Ramblings of an aging IT geek
← Ramblings of an aging IT geek
networking

cutting a flat network into vlans without burning the weekend

Splitting a single flat home network into VLANs for IoT, lab and trusted devices, and the small things that bite when everything used to be able to see everything.

Patch cables in a home network switch

The house network had been one flat /24 for years, which is to say every smart plug, every lab VM and my laptop all sat in the same broadcast domain and trusted each other completely. That is fine right up until you add a cheap IoT thing that phones home constantly and you start wondering who else it could be talking to.

So: VLANs. One for trusted kit, one for the lab, one for IoT that gets internet and nothing else. The router side was the easy part, a handful of interfaces and firewall rules.
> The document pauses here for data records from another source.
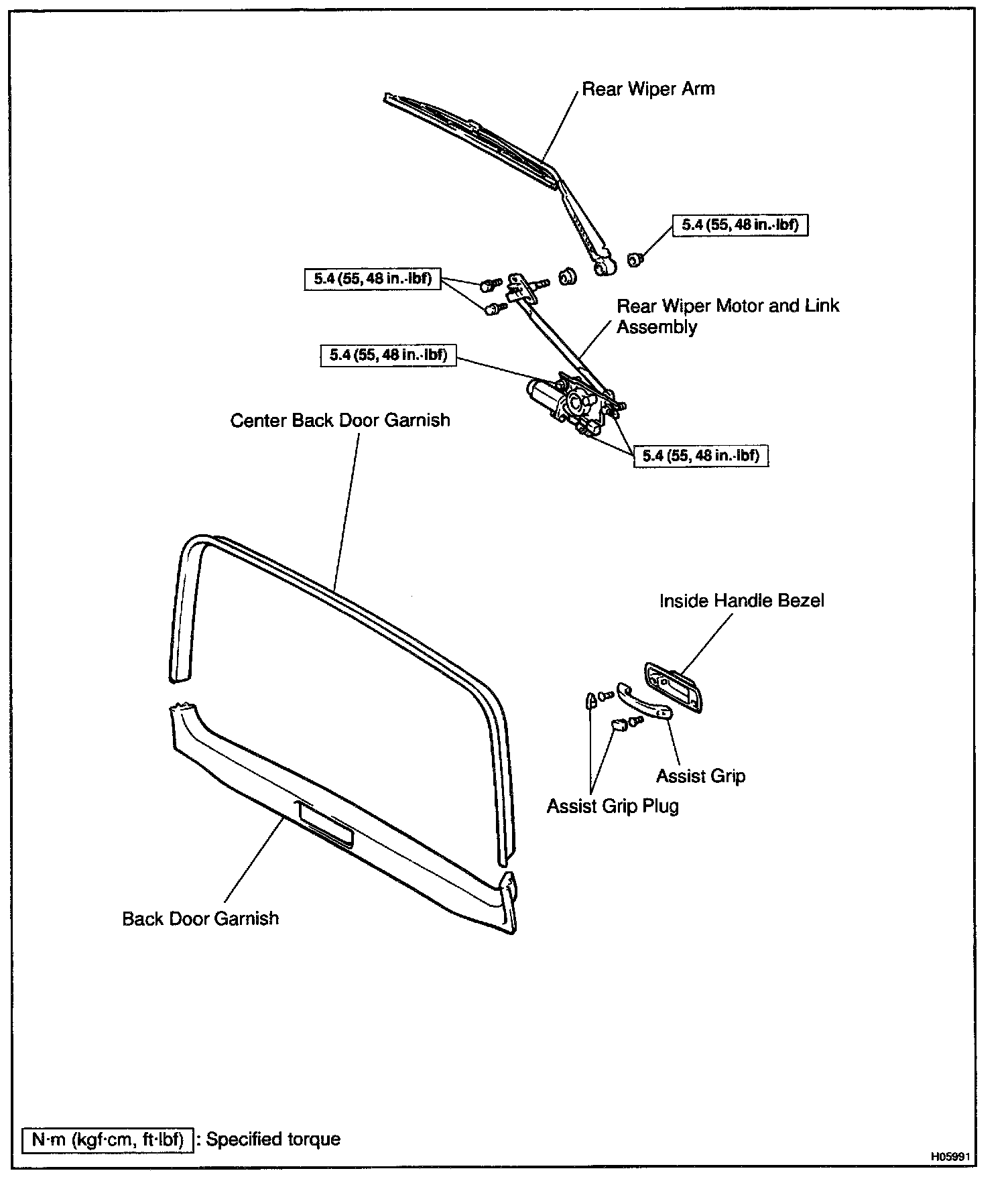 Rear Wiper Arm

5.4 (55, 48 in.·lbf)

5.4 (55, 48 in.·lbf)

Rear Wiper Motor and Link Assembly

5.4 (55, 48 in.·lbf)

Center Back Door Garnish

5.4 (55, 48 in.·lbf)

Inside Handle Bezel

Assist Grip

Assist Grip Plug

Back Door Garnish

N·m (kgf·cm, ft·lbf) : Specified torque

H05991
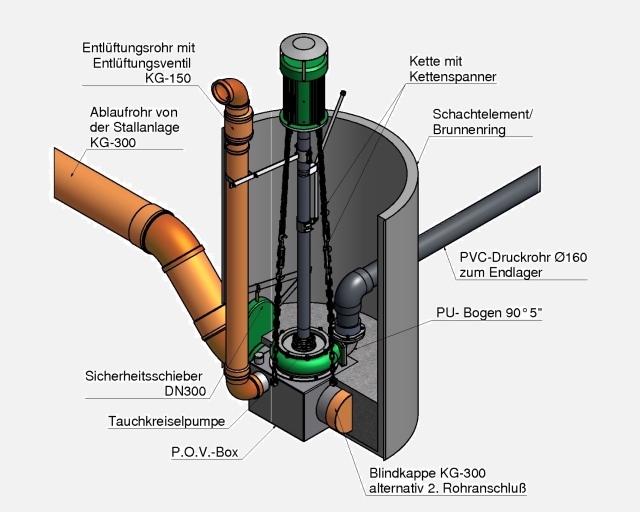 Entlüftungsrohr mit Entlüftungsventil KG-150

Ablaufrohr von der Stallanlage KG-300

Kette mit Kettenspanner

Schachtelement/ Brunnenring

PVC-Druckrohr Ø160 zum Endlager

PU- Bogen 90° 5"

Sicherheitsschieber DN300

Tauchkreiselpumpe

P.O.V.-Box

Blindkappe KG-300 alternativ 2. Rohranschluß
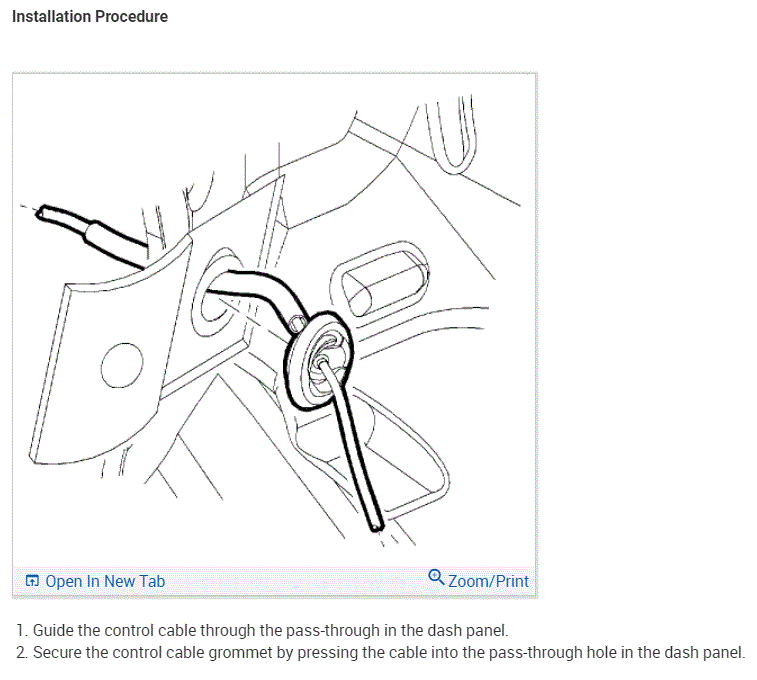 Installation Procedure

Open In New Tab

Zoom/Print

1. Guide the control cable through the pass-through in the dash panel.
2. Secure the control cable grommet by pressing the cable into the pass-through hole in the dash panel.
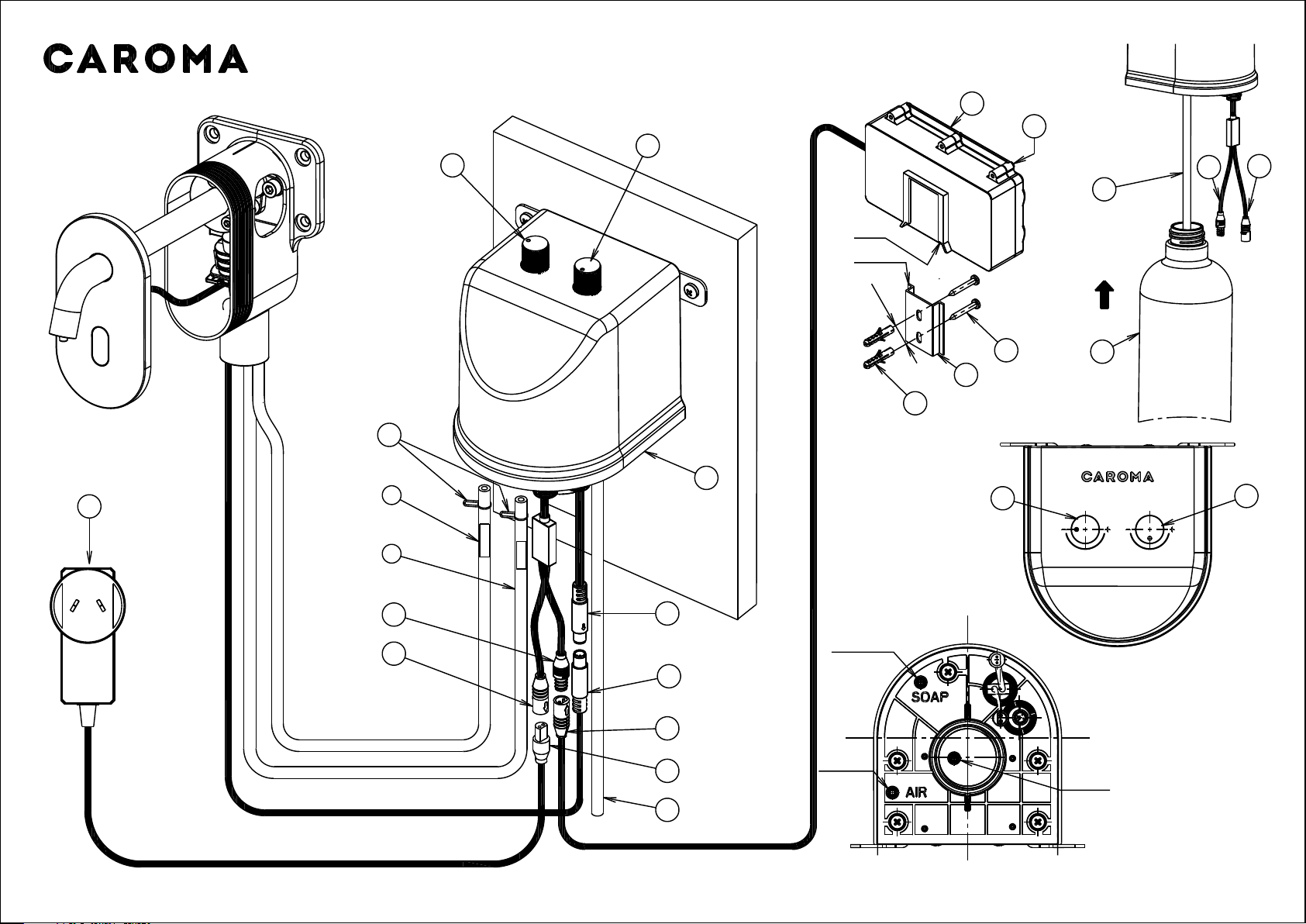 CAROMA

CAROMA

SOAP

AIR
The painful bit was that everything had grown up assuming a flat network. mDNS stopped crossing between segments, so the printer vanished and casting from the trusted VLAN to a TV on the IoT VLAN just sat there spinning. The fix was an mDNS reflector and a couple of very specific allow rules, not the blanket "let trusted reach IoT" I was tempted to write at 11pm.

The other trap was DHCP. Half the lab had static leases pinned to the old subnet, so they came up with addresses that no longer routed anywhere. I caught it because nothing in the lab could reach the gateway, which at least fails loudly.

It works now and I can finally answer "what can the doorbell talk to" with a rule rather than a shrug. Worth doing. Just don't do the IoT segment last, do it first, because that is the whole reason you started.